With the new version of gates, it is now possible to use meta tags in API requests. These meta tags allow you to set specific filters for similarity search, especially when it is not possible to express all the features for a search in the actual embeddings.

Currently, there are two options for the meta tags:

  • The "amount" parameter to set the number of results you would like to receive (this is important as too many results can fill up the context window of LLMs quickly).
  • An option called "filter" that is expecting key-value pairs for the filters.

Meta tags in gates may look like this:

{
      "attribute_to_search_for": "This is a text I want to do similarity search with!",
      "@@meta@@": {
            "similarity": {
                  "amount" : 2, 
                  "filter": [
                        {
                              "key": "communication_style",
                              "value": "fact_oriented"
                        }
                  ]
            }
      }
}

We'll be adding more meta tags in the future.

Auto-pause for inactive gates containers

Being careful with resource usage is important to us. With gates v1.2.0, instances are now automatically stopped after a certain amount of time. We have implemented this to ensure that unused gates instances are not taking up valuable computing power and memory. Currently, gates instances will be stopped after they have been inactive for 60 minutes by default.
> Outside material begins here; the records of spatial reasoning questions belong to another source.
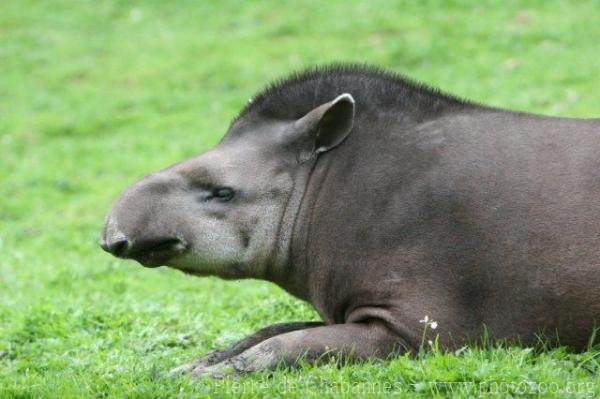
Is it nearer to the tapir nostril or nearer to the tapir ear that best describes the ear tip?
the tapir ear

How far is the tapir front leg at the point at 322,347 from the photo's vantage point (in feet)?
20.6

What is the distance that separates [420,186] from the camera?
6547 millimetres

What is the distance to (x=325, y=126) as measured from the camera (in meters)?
6.97

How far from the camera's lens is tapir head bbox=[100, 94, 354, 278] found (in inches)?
266

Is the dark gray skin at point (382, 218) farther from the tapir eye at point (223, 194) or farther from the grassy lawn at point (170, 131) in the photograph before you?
the grassy lawn at point (170, 131)

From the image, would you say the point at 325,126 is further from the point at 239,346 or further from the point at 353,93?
the point at 239,346

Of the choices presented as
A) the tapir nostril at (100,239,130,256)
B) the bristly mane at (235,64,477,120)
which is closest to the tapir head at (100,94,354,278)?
the tapir nostril at (100,239,130,256)

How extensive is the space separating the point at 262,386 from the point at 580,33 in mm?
14797

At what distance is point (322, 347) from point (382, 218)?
85cm

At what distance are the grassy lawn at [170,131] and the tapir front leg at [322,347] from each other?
0.15 meters

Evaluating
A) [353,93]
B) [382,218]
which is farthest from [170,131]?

The pausing of a gates instances is a bit different from manually stopping it. When it is manually stopped, it needs to be manually started again to be used. When a gates instance was paused automatically due to inactivity, it will return a 503 code, then fully-restart again automatically and be available after a couple of seconds. If you include ?wait=true in your request, the service will not immediately respond and instead will wait for the service to restart and then normally respond, requiring you to only make one call to the gates instance.